Feasibility Study for GORE® TAG® Thoracic Branch Endoprosthesis to Treat Proximal Descending Thoracic Aortic Aneurysms

Overview

The purpose of this study is to assess the feasibility of the use of the GORE® TAG® Thoracic Branch Endoprosthesis to treat aneurysms involving the proximal Descending Thoracic Aorta (DTA)

Full Title of Study: “Evaluation of the GORE® TAG® Thoracic Branch Endoprosthesis in the Treatment of Proximal Descending Thoracic Aortic Aneurysms”

Study Type

  • Study Type: Interventional
  • Study Design
    • Allocation: N/A
    • Intervention Model: Single Group Assignment
    • Primary Purpose: Device Feasibility
    • Masking: None (Open Label)
  • Study Primary Completion Date: August 2016

Detailed Description

The GORE® TAG® Thoracic Endoprosthesis (TAG® Device) received premarket approval (PMA) for use in endovascular aneurysm repair of the descending thoracic aorta (DTA) on 23-Mar-2005 under P040043, and design changes that resulted in the conformable GORE® TAG® Thoracic Endoprosthesis (CTAG Device) received premarket approval for the treatment of aneurysms of the DTA on 23-Aug-2011 (P040043/S039). The TAG® Device and CTAG Device are intended to exclude an aneurysm from the blood circulation in patients diagnosed with DTA aneurysms. However, endovascular-only treatment options for patients with aneurysms approaching the aortic arch are limited as current stent graft technology would require coverage of the left subclavian artery (LSA) which may result in the need for a surgical revascularization procedure. This prompted the creation of the GORE® TAG® Thoracic Branch Endoprosthesis (previously known as Branched TAG® Device), which was evaluated in this study under IDE G130120 for Zone 2 aneurysms of the DTA.

Interventions

  • Device: GORE® TAG® Thoracic Branch Endoprosthesis

Arms, Groups and Cohorts

  • Experimental: Branched TAG® Device
    • Treatment with the GORE® TAG® Thoracic Branch Endoprosthesis

Clinical Trial Outcome Measures

Primary Measures

  • Number of Participants With Successful Study Device Access
    • Time Frame: During treatment procedure (day 0)
    • Access to the aneurysm and target landing zone location is obtained via conventional vascular access and endovascular techniques.
  • Number of Participants With Successful Study Device Deployment
    • Time Frame: During treatment procedure (day 0)
    • Absence of deployment failure will be considered a successful deployment.
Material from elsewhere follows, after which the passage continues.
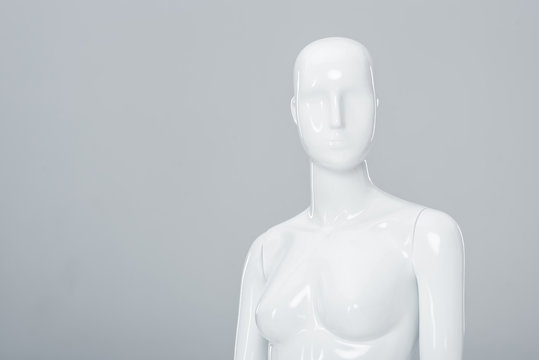 white plastic mannequin figure isolated on grey with copy space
Deployment failure will be considered the failure of any Branched TAG® Device component (Aortic Component, Aortic Extender, or SB Component) to be released from the delivery catheter resulting in a serious adverse event (SAE) due to mechanical failure or use error.
  • Number of Participants With Primary Procedural Side Branch Patency as Assessed by Angiography
    • Time Frame: At conclusion of the treatment procedure (day 0)
    • The presence of forward flow through the implanted Side Branch Component into the target branch vessel.

Secondary Measures

  • Number of Participants With 1 Month Side Branch Primary Patency Assessed by an Independent Core Lab
    • Time Frame: 1 Month
  • Number of Participants Without 1 Month Device Related Endoleaks Assessed by an Independent Core Lab
    • Time Frame: 1 Month
    • Device-related endoelaks are defined as the presence of contrast within the aneurysm sac originating from the junction between any Branched TAG® Device component and the adjacent tissue (endoleak type IA or IB) OR the junction between the Aortic Component and either the SB Component or the Aortic Extender (type III endoleak).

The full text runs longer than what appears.